> [ACTIONS TO TAKE]:
**A)** In the D&D movie thread, why does the reviewer count the long villain soliloquies as a flaw? Answer in one to three sentences.
**B)** Carry on the D&D movie thread after its final sentence.

Top of PASSAGE TO READ

# Spoiler-free review of the new D&D movie.



## Altamont Ravenard (Aug 30, 2005)

Hello all,

Yes, yes, I am a terrible man. I have seen the new D&D movie (the elemental might). It doesn't excuse anything, but I will be buying it when it does come out.

I'm not terribly gifted at writing opinion pieces, so bear with me. Here's my account of the movie in question.

First of all, I must say that the movie gains *a lot* from _not_ being an american movie. That is to say, it's very much different from the 1st one. Different as in better.

For those who said that you can't make a RPG system into a movie, well, I'd say you're wrong. What D&D is has been used effectively to create a coherent world. Magic has definite rules. Creatures have recognizable characteristics. Plus, they use they D&D mythos as part of the backdrop of the story very well. There are even a few references to existing modules. There are a lot of magic items, most of them recognizable and used to good effect.

The story is taken seriously and is coherent. There aren't any stupid characters that make you want to rip out your own spleen and beat yourself unconscious with it. The scenery is pretty good. The CGI is... well, it's adequate. 

There are a few flaws that are not unique to this movie. Long BBEG soliloquies happen often, and while they serve to explain the evil dude's motivation, usually make no real sense, ie no evil guy will talk aloud to himself and say "and one day I shall destroy them all!".

There are some bumps in the script, but nothing major. The actions scenes are okay (of Xena level, say). In the beginning, I was afraid that the movie would be a little sappy, or that it would be aimed for a young audience, but when the proverbial fecal matter hits the fan, it's not always pretty.

The acting is adequate, and sub-par for certain characters.

Overall, I'd say that it's much, *much* better than the first movie, and that's it's totally worth the rental. IMO, it doesn't miss much to be worthy of theatrical release. I hope it does well, and I'm not afraid that it won't.

Now, if you have some questions about the movie, I'd be happy to answer them a little later this evening.

AR

PS: yes, pirating movie is wrong. As soon as the movie comes out, I'm buying it and deleting this movie from my PC. I'm also not going to "distribute" what I have.


----------



## KenM (Aug 30, 2005)

One question, how long is it? 1.5 hours or closer to two hours?


----------



## Altamont Ravenard (Aug 30, 2005)

1:45. I didn't feel that there were useless parts, or that they skipped important stuff. Good editing, I guess.

AR


----------



## frankthedm (Aug 30, 2005)

The First movie was dealt some killblows when they had to slice out scenes where the CG never got made due to budget problems. Glad to hear that does not seem to be a problem this time.


----------



## Viking Bastard (Aug 30, 2005)

(Copied from the other thread: )


I liked it.

I mean, it's not great or anything, but it really makes me think how fun a well made, 
albeit low budget, D&D TV series could be.


A few thoughts, though:



Spoiler



- Didn't the Dragon Specters survive the first movie? Y'know, as a evil Dragolich God
descends on your city, now would be a pretty neat time to use 'em. Since they're
going with the first movie's continuity an' all.

Bottom of PASSAGE TO READ
Top of GIVEN INFORMATION

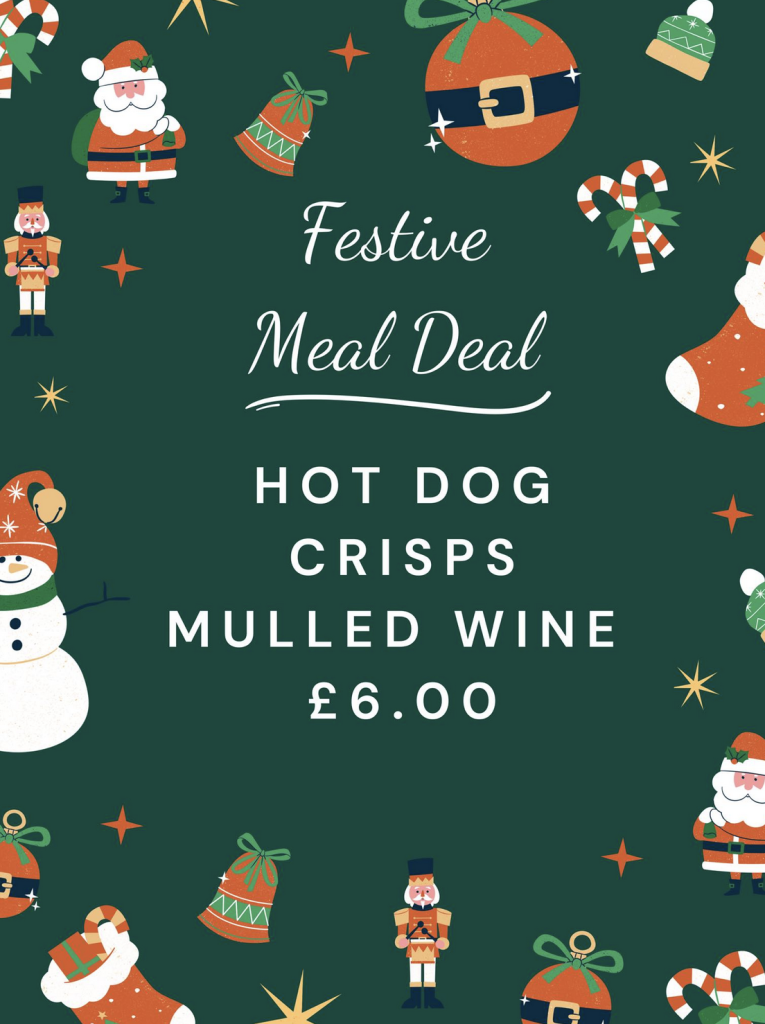 Menu of food available at Fair Mo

Bottom of GIVEN INFORMATION

> [EXPECTED RESPONSES]:
**A)** Although the soliloquies explain the villain's motivation, the reviewer says they usually make no real sense. No evil guy would talk aloud to himself and say "and one day I shall destroy them all!"

**B)**
- Now, since Izhmar surrendered it's Magocracy to the rule of the people 100 years 
ago, it really has gone down hill. Maybe the Mages had the right idea after all.

- Hahah. The Lich betraying Damodar was great. He just seemed bored, getting involved
for the heck out of it. That's what centuries of undeath will get you. Boredom.

- For the ÜberHenchman he was in the first, Damodar seemed kinda wimpy here. No
battling at all. Of course, in the first he was just against a bunch of wimpy thieves,
no Lord Minister and gang. Maybe he was just a big puss making big noises with his
purple lipstick and necksnaketentacles.

- Is it me, or was the whole adventuring party just kinda copied from the 3e PHB's
illustrations, right down to the tattoos?

- Damodar was just thrown in jail? Guess who's the baddy in D&D 3, then.

- I liked the Rogue. He was fun.

- The girl playing the Lord Minister's wife was awful. Cute, though.

- The Elf had what, three lines?



Next movie, can we please get a Beholder? There's nothing that says D&D to me like a
Beholder. Beauty in the eye of... and all that.


----------



## KenM (Aug 30, 2005)

Viking Bastard said:
			
		

> Next movie, can we please get a Beholder? There's nothing that says D&D to me like a Beholder. Beauty in the eye of... and all that.




  Beholders were in the first DnD movie.


----------



## Mouseferatu (Aug 30, 2005)

You must have gotten hold of an older version, considering that the movie isn't _called_ "The Elemental Might" anymore, but rather "Wrath of the Dragon God."

Still, I hope that what you saw is at least similar to the finished version, since it sounds like much more of what I wanted than the first movie was.


----------



## Viking Bastard (Aug 30, 2005)

KenM said:
			
		

> Beholders were in the first DnD movie.



Bah! Call that a Beholder?!


----------



## Fast Learner (Aug 30, 2005)

Well, that newer title is definitely better.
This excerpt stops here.